Olivia sat staring quietly across the lake, the setting sun casting long shadows across the water. The Ramble's deepening green foliage was heavy with the scent of early spring blossoms; the calls of settling birds filled the stillness, children's distant laughter rose and fell, and a light breeze skated across the surface of the lake.

But Olivia noticed none of it. Focusing entirely on her left hand, she spread her fingers, allowing the bracelet to drape over the first three, and rolled her wrist slowly. She smiled for a moment at the glint of reflected sunset, marveled briefly that the links' polished surfaces had retained their shine after all these years, a testament more to the craftsmanship than to the care it had received. Olivia hesitated, then lifted the small golden bear with the thumb and forefinger of her other hand. She held it, the three tiny buttons just perceptible beneath the pad of her thumb – 'Yesterday – Today – Tomorrow', and unremarked tears traced their way down her cheeks.

"Happy birthday, honey." Serena handed her daughter a small package, a carefully-wrapped box with a fine scarlet ribbon tied around it. Olivia's eyes lit up. Too small for a record, could be movie tickets, maybe a Yankees pin.

"Thank you, Mom." She stood on tiptoe to kiss her mother's cheek, and accept a hug in return.

"Go ahead, baby. Open it." Mom, don't call me that! I'm not a baby!

"Ok, Ok." Movie tickets, movie tickets, movie tickets… She untied the ribbon and laid it on the kitchen counter beside her, then began to peel back the sticky tape, careful not to damage the paper.

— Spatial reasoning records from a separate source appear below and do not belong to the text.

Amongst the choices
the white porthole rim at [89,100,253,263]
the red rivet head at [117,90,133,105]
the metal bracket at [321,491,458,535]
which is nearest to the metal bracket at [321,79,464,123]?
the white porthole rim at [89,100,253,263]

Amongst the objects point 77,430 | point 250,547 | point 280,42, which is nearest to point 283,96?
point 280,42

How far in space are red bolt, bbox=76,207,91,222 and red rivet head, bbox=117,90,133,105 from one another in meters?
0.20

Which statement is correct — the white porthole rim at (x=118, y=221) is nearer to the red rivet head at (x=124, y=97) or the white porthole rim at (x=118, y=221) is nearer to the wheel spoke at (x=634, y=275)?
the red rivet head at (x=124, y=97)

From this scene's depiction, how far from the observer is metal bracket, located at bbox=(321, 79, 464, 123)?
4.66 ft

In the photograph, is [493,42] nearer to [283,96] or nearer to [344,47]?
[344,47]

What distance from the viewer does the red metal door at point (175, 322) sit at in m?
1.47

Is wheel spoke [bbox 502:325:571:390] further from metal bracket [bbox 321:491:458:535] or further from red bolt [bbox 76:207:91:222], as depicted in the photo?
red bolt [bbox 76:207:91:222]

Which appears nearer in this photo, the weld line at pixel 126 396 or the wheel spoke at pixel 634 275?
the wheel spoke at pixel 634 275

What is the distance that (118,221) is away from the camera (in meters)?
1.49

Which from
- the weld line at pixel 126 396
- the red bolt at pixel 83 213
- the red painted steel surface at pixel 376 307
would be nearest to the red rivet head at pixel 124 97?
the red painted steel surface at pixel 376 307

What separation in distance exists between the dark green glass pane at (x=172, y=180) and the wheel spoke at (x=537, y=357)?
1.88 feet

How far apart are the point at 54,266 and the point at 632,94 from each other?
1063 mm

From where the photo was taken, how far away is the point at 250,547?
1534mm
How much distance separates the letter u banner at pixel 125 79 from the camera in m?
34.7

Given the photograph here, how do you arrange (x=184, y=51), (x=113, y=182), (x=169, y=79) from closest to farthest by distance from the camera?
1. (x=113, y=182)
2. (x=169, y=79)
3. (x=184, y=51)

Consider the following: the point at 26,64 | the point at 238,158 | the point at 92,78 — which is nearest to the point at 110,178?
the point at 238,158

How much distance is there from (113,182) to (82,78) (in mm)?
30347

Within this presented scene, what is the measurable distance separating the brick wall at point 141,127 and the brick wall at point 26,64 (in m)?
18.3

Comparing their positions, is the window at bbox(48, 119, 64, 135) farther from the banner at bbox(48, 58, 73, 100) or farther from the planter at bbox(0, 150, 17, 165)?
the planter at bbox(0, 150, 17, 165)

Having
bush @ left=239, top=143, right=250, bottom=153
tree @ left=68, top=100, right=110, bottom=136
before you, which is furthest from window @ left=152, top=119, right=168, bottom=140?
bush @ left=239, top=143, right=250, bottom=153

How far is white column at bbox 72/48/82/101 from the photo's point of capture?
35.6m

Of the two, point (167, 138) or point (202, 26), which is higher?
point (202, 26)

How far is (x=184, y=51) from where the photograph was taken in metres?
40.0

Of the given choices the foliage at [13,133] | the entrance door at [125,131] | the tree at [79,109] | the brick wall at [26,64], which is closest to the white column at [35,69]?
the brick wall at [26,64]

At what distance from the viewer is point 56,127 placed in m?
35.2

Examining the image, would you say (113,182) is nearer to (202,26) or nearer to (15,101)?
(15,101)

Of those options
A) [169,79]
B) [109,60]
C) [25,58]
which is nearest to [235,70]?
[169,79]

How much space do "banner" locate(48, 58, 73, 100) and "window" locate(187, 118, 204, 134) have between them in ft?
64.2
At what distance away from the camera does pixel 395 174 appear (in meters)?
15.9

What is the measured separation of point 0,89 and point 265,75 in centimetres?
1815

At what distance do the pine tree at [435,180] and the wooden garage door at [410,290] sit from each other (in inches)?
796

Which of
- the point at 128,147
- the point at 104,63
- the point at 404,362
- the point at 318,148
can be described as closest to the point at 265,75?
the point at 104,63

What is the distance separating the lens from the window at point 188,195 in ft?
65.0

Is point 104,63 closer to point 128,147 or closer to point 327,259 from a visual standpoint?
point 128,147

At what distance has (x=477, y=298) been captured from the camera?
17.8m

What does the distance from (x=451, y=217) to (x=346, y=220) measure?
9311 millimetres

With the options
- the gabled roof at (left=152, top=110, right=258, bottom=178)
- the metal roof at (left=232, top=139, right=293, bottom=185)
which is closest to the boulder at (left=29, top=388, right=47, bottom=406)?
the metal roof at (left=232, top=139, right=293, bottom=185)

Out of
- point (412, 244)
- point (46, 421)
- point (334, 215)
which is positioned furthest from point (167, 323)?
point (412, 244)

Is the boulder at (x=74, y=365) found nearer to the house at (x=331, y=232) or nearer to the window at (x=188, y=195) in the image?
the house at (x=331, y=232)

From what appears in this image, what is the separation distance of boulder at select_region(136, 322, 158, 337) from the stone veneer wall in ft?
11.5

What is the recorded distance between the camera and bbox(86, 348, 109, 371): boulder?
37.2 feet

"Come on, honey. Tear it open!" Olivia smiled at her mother's impatience, and deliberately took her time, her cheeky grin largely hidden by the mop of unruly hair, bangs over her eyes.

What emerged from the wrapping was entirely unexpected - a dark, velvet-covered box with a hinged lid. Olivia held her breath, and slowly opened the box. Inside, nestled in royal blue satin, lay a gold charm bracelet, and attached to it a single charm – a teddy bear with three ruby buttons. She gasped, and stared at her mother, stunned and delighted by the extravagance of the gift.

"His buttons, they stand for 'Yesterday – Today – Tomorrow'. Remember the past, embrace the future, and always make the most of now."

"Oh, Mom, this is so beautiful. Thank you." She closed the box carefully, and launched herself into her mother's arms, hugging for all she was worth, but never releasing her grip on the box and its precious contents.

"Happy Birthday, Olivia. I love you, honey, so much."

"I love you too, Mom. I'll always love you," she whispered, and at nine years old, she meant it.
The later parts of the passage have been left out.